__ASSIGNMENT__
Print the lines from the one containing "Встраиваемая акустика SpeakerCraft" through the end of the listing below, exactly as written. Any pictures stay out.

__RECORDS FOR PROCESSING__

*** Begin section ***

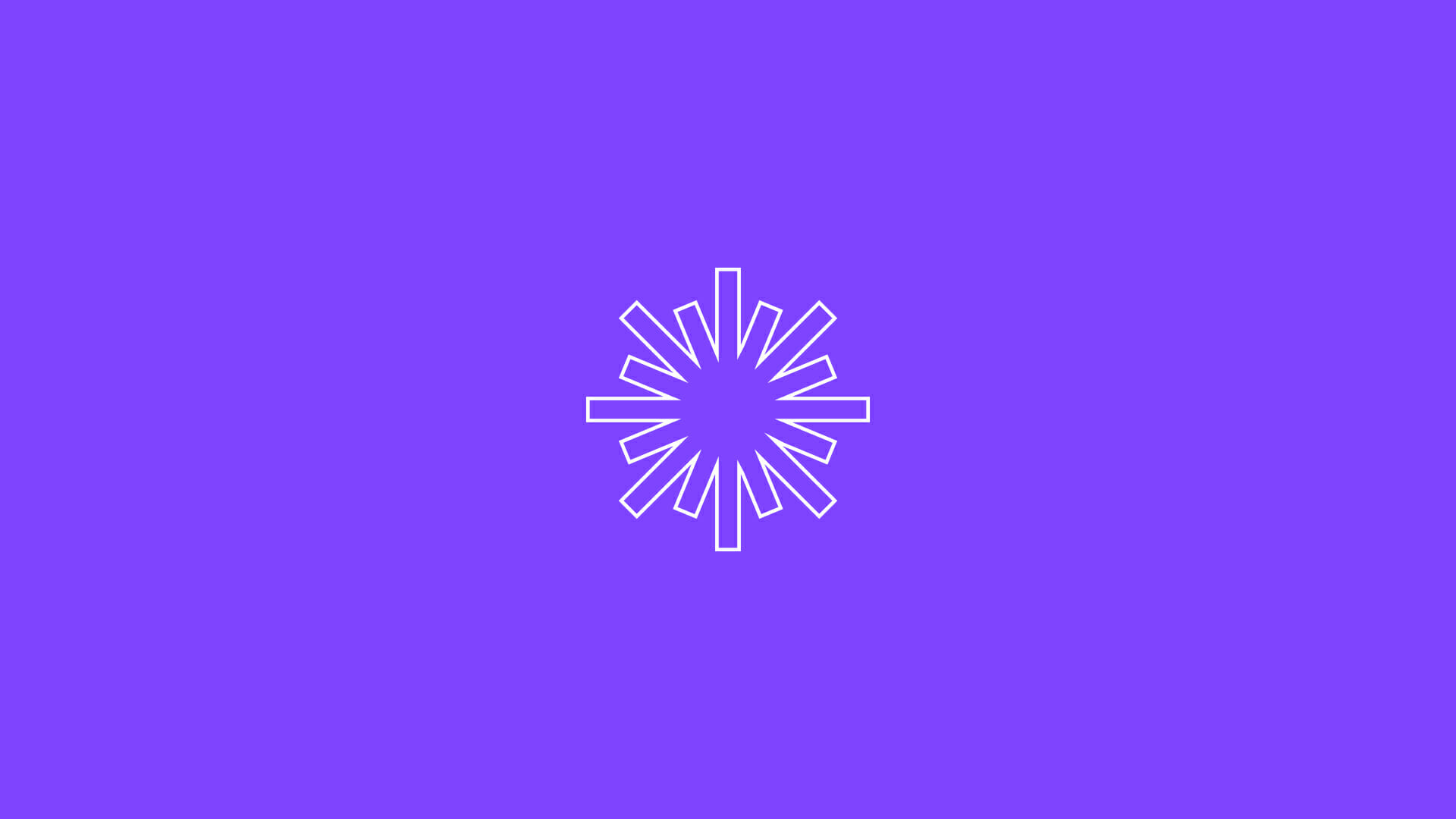 spate-icon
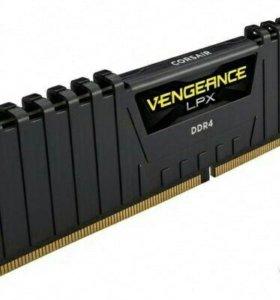 DDR4 16 Gb Corsair CMK16GX4M1A2666C16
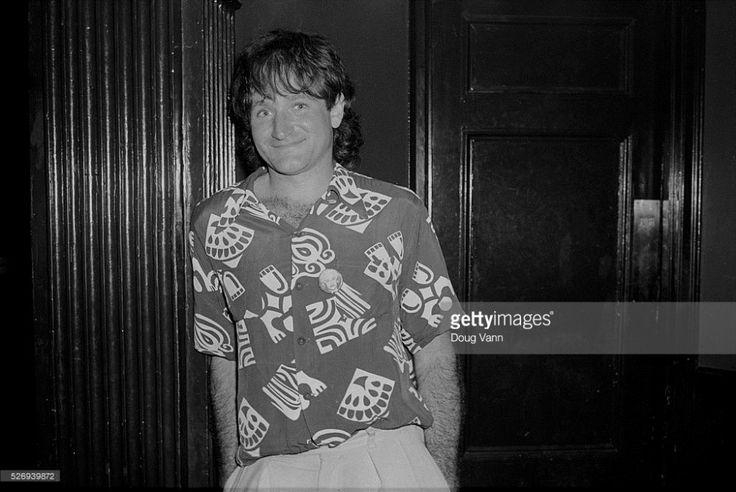 Робин Уильямс,1979.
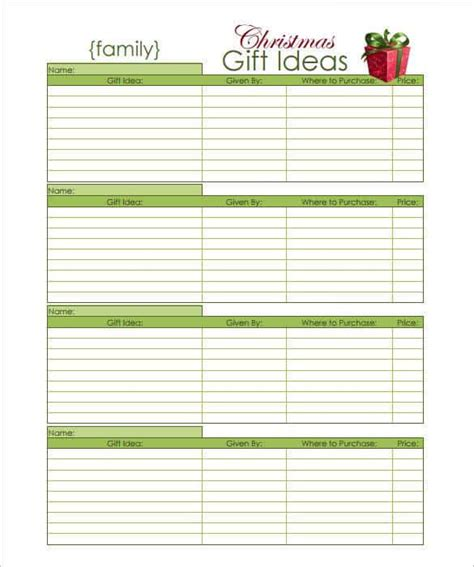 printable card list template 24 gift list templates free printable word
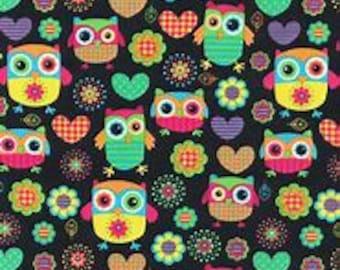 XXS Colorful Owl Bandana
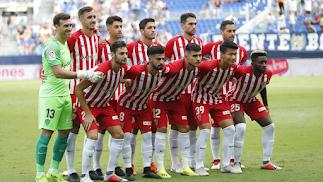 El otro Almería de la Copa con muchos canteranos.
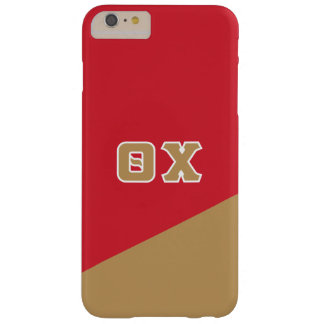 Theta Chi | Greek Letters Barely There iPhone 6 Plus Case
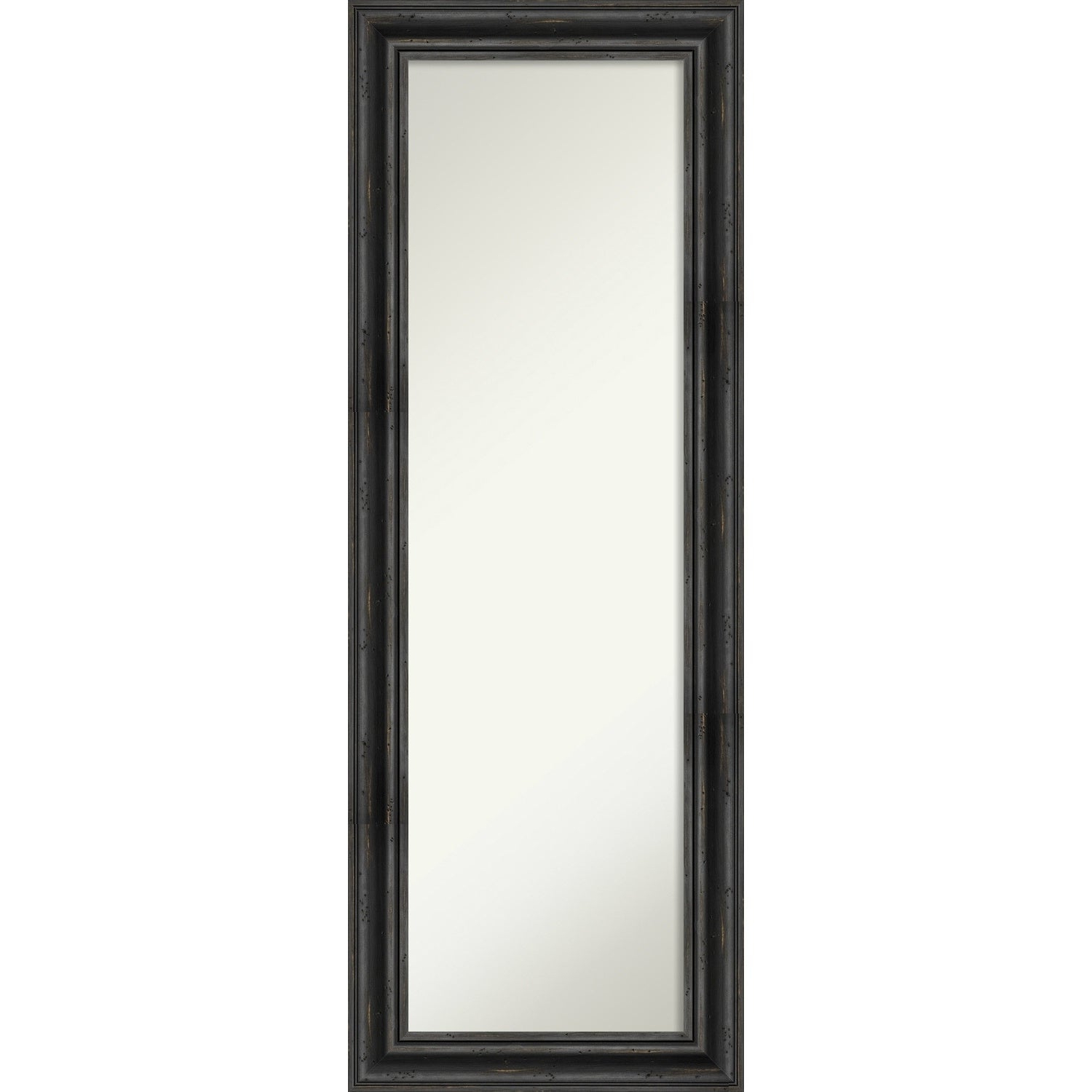 Favorite On The Door Full Length Wall Mirror, Rustic Pine Black: Outer Size 19 X 53 Inch Pertaining To Full Size Wall Mirrors (View 12 of 20)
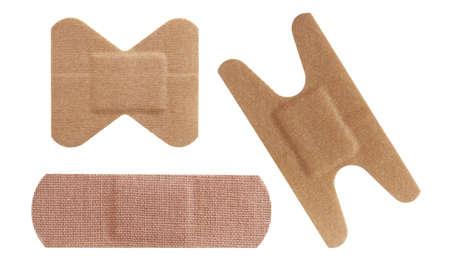 adhesive bandage: Set of three bandages  Stock Photo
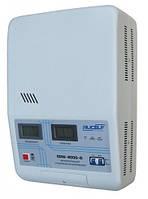 Автоматический стабилизатор напряжения Rucelf SDW- 8000 D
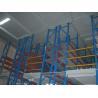 Buy cheap Industrial Multi Tier Mezzanine Rack / Metal Storage Shelves ISO9001 from wholesalers
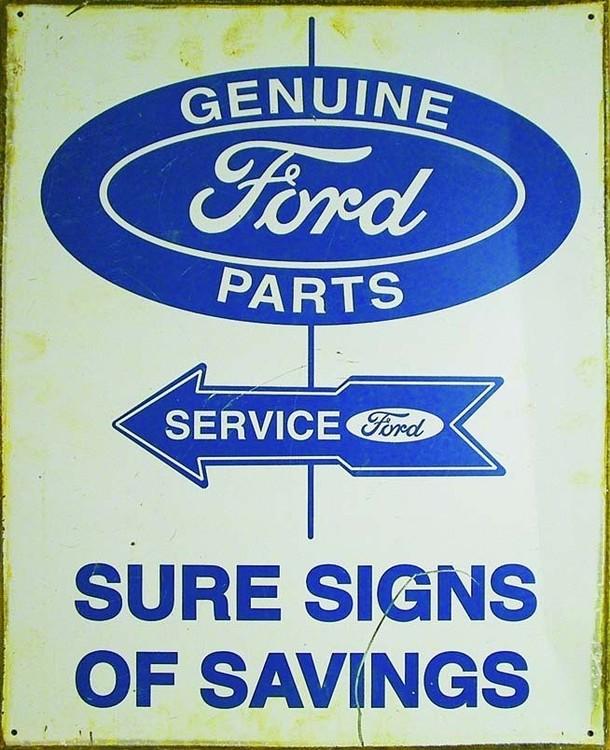 FORD PARTS AND SERVICE Plaque métal décorée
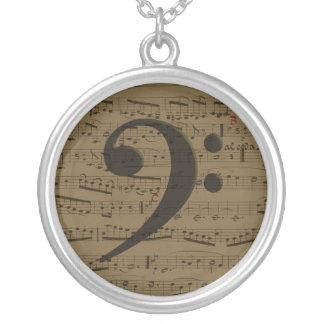 Musical Bass Clef sheet music Silver Plated Necklace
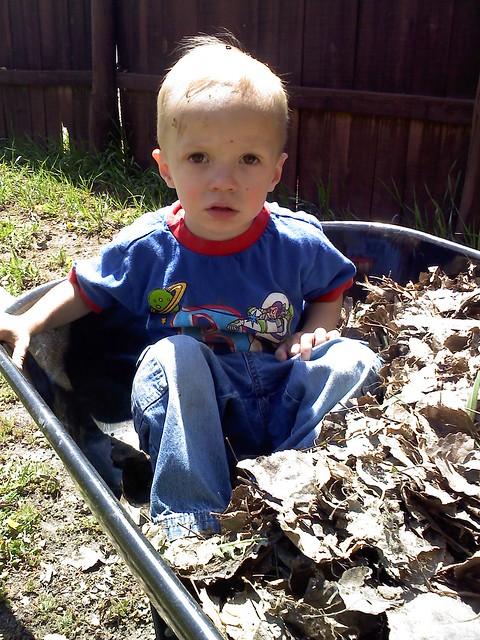 May 2012 Birthday boy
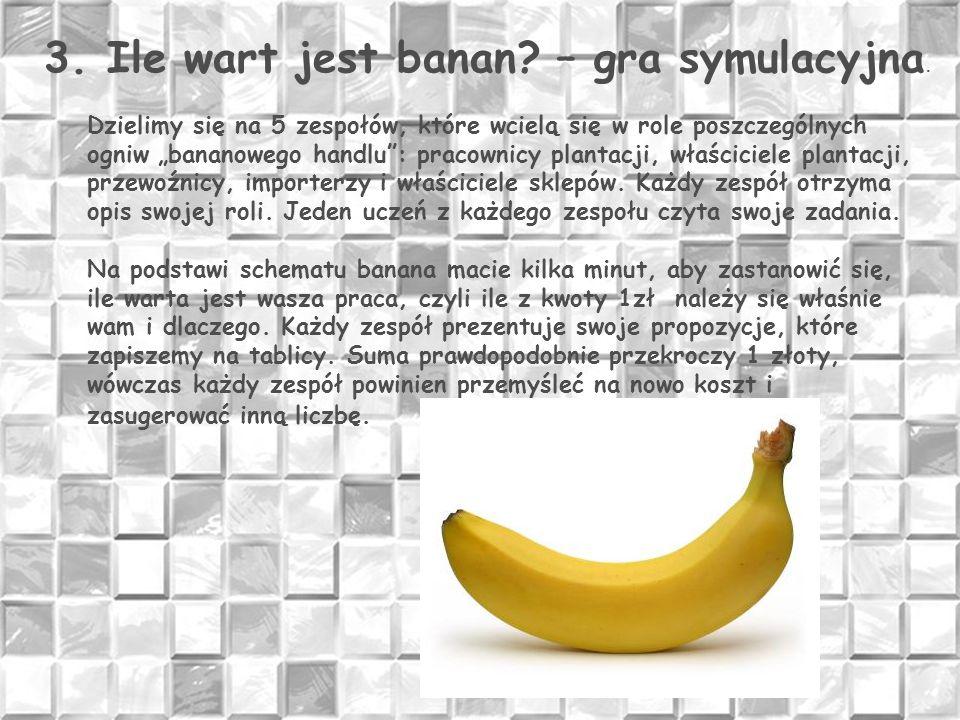 3. Ile wart jest banan – gra symulacyjna.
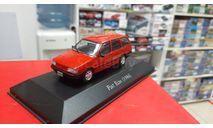 FIAT Elba Wagon 1986 1:43 Altaya возможен обмен, масштабная модель, scale43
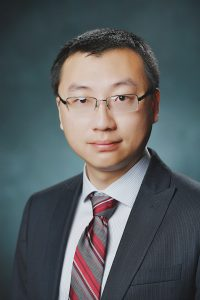 Shan Jiang Joins Mechanical Engineering Faculty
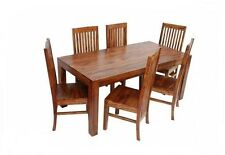 Jaipur- Indian Solid Sheesham Wood - 120cm Dining Table and 4 Chairs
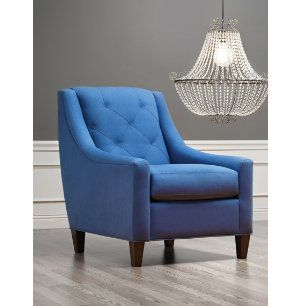 Best Layla Tufted Back Chair Chairs And Ottomans Living 640 x 480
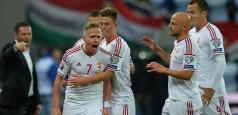 Euro 2016: Ungaria furnizează o mare surpriză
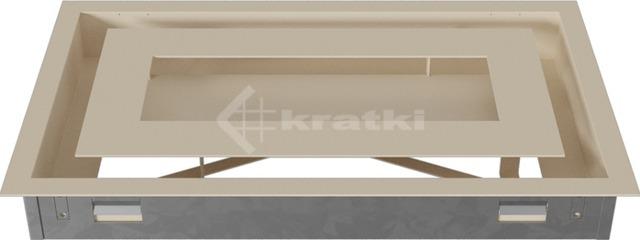 Решетка для камина Kratki Wind 22х37 кремовая. Фото 5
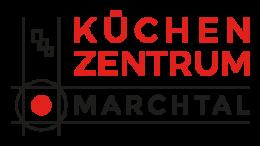 Kuechenzentrum-Marchtal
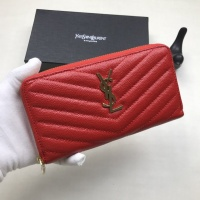 Yves Saint Laurent YSL AAA Quality Wallets #553189
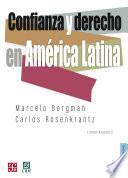 Confianza y derecho en América Latina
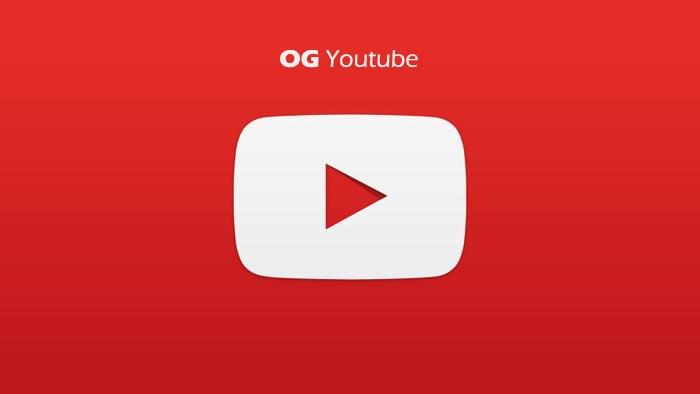 download youtube apk ios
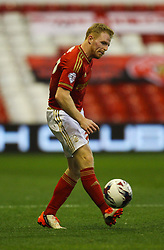 Chris Burke of Nottingham Forest in action - Mandatory byline: Jack Phillips / JMP - 07966386802 - 11/08/15 - FOOTBALL - The City Ground - Nottingham, Nottinghamshire - Nottingham Forest v Walsall - Football League Cup Round 1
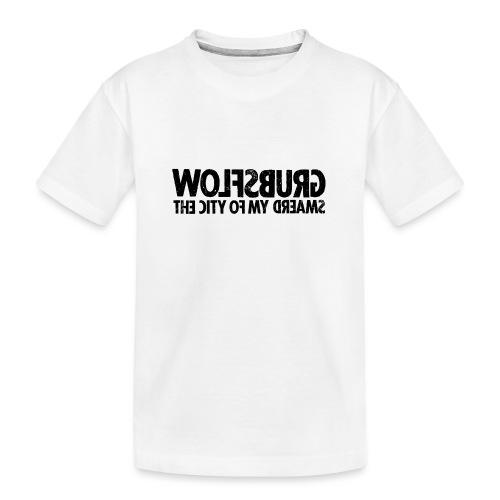 Wolfsburg (black_oldstyle) - Teenager Premium Bio T-Shirt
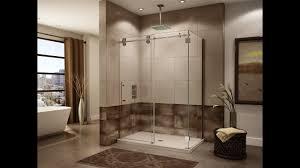 Agalite Shower Doors by Euroglide Shower Enclosure Youtube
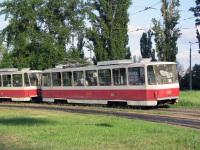 Киев. Tatra T6B5 (Tatra T3M) №051
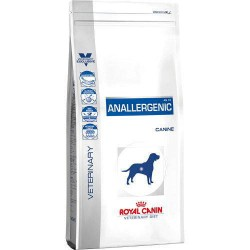 Anallergenic Canine Royal Canin 8 kg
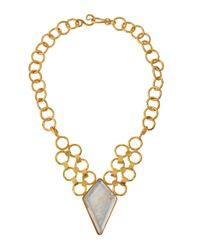 Stephanie Kantis - Metallic Silver-backed Quartz Pendant Necklace - Lyst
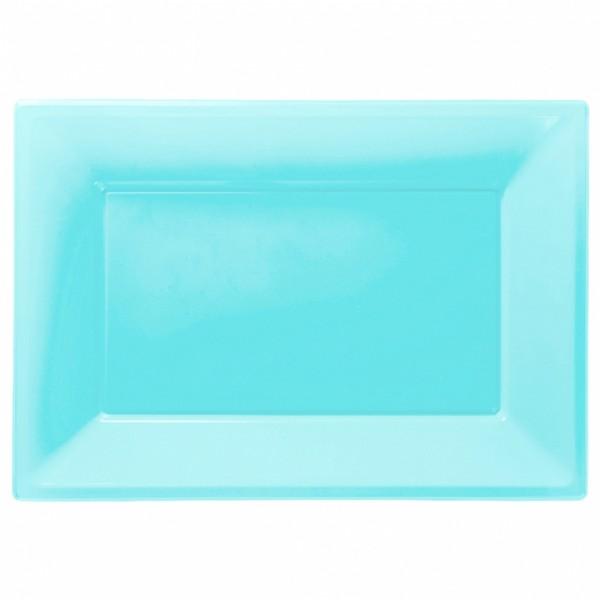 Serving plate Markus in azure blue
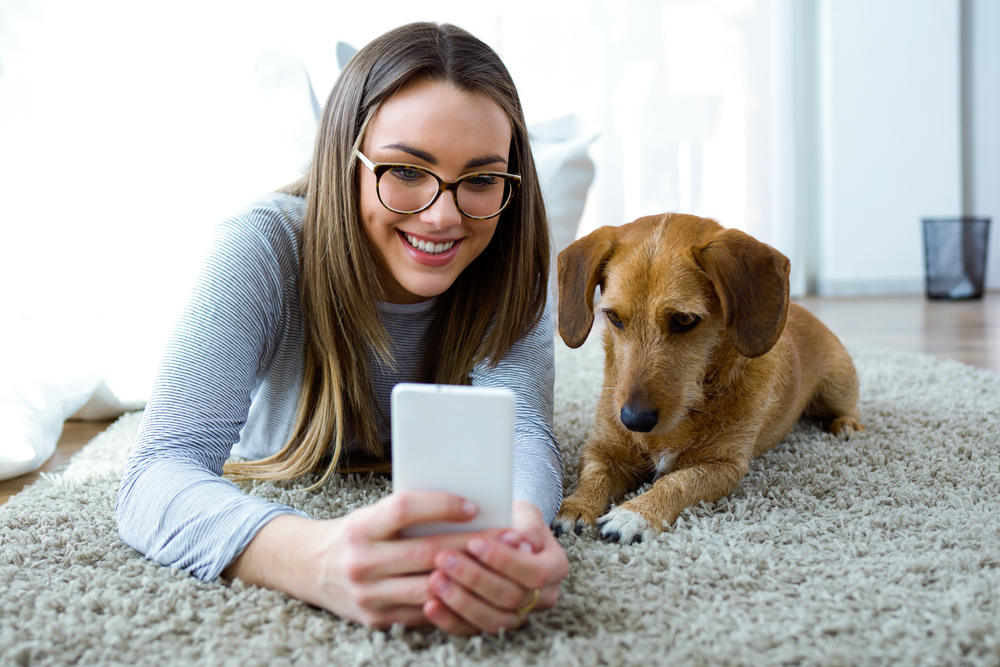 Photo portrait of beautiful young woman with her dog using mobile phone at home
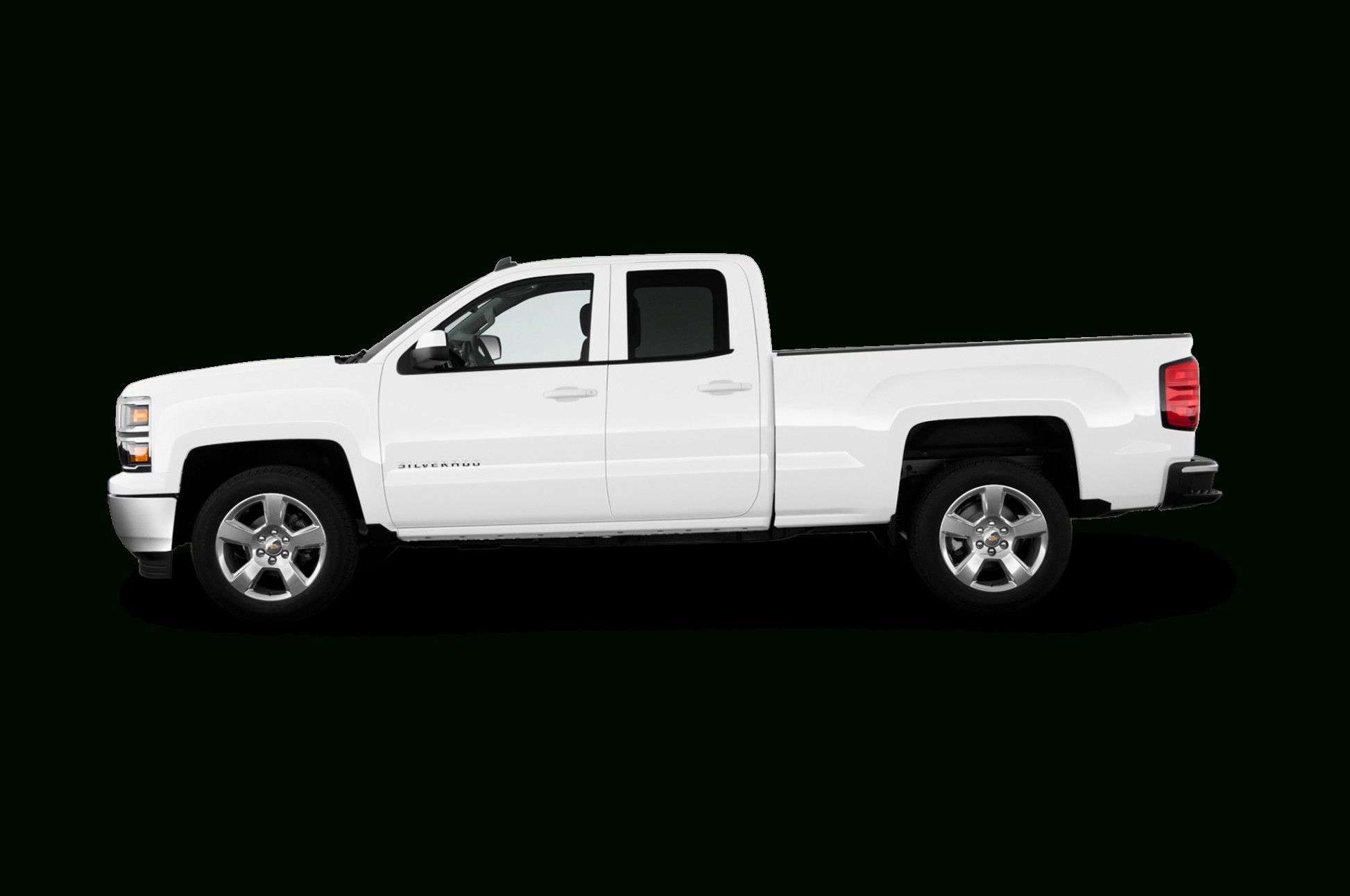1946x1292 2015 Chevrolet Silverado 1500 Reviews And Rating | Motor Trend in Great  2015 Chevrolet Silverado 1500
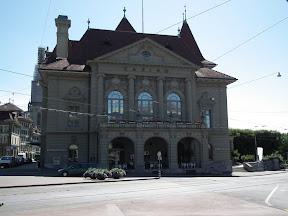 Casino cultural de Berna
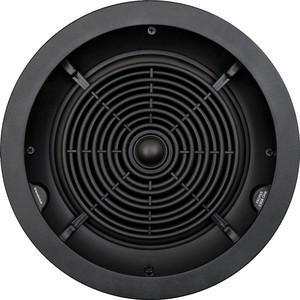 Встраиваемая акустика SpeakerCraft Profile CRS8 ONE ASM56801 speakercraft crs8 three v2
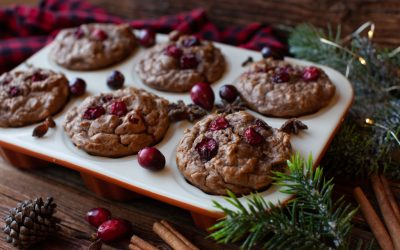 Apple Cranberry Cinnamon Muffins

*** End section ***

__RESULT OF THIS TASK__
 Встраиваемая акустика SpeakerCraft Profile CRS8 ONE ASM56801 speakercraft crs8 three v2
 Apple Cranberry Cinnamon Muffins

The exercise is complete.